Second-guessing. Financial advisors often ask to see a prospect's most recent account statements in the early stages of discussion. Although this tells a lot about trading habits and spending patterns, it also provides the advisor the chance to criticize the prospect's current advisor's judgment in hindsight. “He did what to you? I just can't believe it! How could he have missed that?”

Succession planning. Many accountants and other professionals are similar to a one-man band. They do everything. They keep all the records. Someone else suggests: “What if they get hit by a bus or killed by an exploding cappuccino maker?” Will someone else be able to pick up the pieces? Their firm, which is larger, isn't dependent on one person.

Prestige. People shop for price yet detest being considered mass-market customers. Everyone wants to feel important. Competitors in various industries play the vanity card when they suggest: “That firm uses a cookie-cutter approach. You are too big for them. You need a firm with a history of working with successful people like yourself.” Extensive advertising helps. You've seen the watch and car company ads.

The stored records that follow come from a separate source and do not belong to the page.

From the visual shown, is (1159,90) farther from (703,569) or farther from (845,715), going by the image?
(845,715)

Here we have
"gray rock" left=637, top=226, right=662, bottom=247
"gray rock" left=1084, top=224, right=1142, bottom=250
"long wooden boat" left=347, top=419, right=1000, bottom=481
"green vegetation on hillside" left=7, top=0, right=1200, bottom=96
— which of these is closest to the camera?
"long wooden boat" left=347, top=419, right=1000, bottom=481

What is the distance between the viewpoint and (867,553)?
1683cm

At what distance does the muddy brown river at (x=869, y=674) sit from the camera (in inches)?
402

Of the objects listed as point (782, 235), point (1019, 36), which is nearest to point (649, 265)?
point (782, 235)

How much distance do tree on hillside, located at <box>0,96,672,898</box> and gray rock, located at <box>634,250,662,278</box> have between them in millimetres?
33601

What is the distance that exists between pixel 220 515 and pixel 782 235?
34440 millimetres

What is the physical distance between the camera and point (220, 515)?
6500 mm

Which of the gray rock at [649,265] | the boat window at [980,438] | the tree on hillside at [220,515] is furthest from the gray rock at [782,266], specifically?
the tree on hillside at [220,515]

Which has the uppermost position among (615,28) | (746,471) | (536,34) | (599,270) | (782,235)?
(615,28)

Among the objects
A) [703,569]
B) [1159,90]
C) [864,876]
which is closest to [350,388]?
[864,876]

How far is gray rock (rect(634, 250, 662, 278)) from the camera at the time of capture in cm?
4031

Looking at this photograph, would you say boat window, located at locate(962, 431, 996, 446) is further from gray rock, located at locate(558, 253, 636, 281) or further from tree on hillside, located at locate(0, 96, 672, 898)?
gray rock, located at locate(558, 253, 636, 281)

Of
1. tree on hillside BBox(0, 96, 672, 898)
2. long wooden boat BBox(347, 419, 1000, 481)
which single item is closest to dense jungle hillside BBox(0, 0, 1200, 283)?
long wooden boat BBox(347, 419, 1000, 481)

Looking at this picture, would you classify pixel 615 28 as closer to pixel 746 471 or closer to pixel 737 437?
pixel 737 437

Responsiveness. Are you getting good service? Are your calls returned promptly? A competitor might promise all client calls are returned within 60 minutes. Clients often feel taken for granted, especially if their advisor or other professional is focused on referrals. Is your advisor more interested in who you know versus knowing you? Create doubt by offering yourself as the alternative.

Scare tactics. Individuals and business owners live in fear of the IRS. Our criminal justice system works under the “innocent until proven guilty” rule. However, if you get on the radar of the tax authorities, they accuse you first. You must prove your innocence. Who will take your side and argue your case? Prove your innocence? You've heard the ads referencing “former IRS agents on our staff.”

Guilt by association. Criminals need more legal representation than most people. Although client confidentiality is a given, in open court, the attorneys' identities are public record. Doubt is created by mentioning the firm the prospect is currently using represents criminals (gasp!). You are also represented by that firm. People might think you have something to hide.

The Major Exceptions
If a client is happy at his or her current firm, there are few, if any, reasons to consider moving. One serious reason is breach of confidentiality. If doctors, attorneys, and accountants talk about the identities or personal details of clients, they have crossed a line. A second reason is not acting on the client's behalf. Many professionals are held to a fiduciary standard. Enriching themselves at the expense of their clients (i.e., stealing money) is another reason to head for the door.

Generally speaking, accountants don't poach clients to grow their business. Plenty of other professions use this strategy. But it's useful to understand how it's done.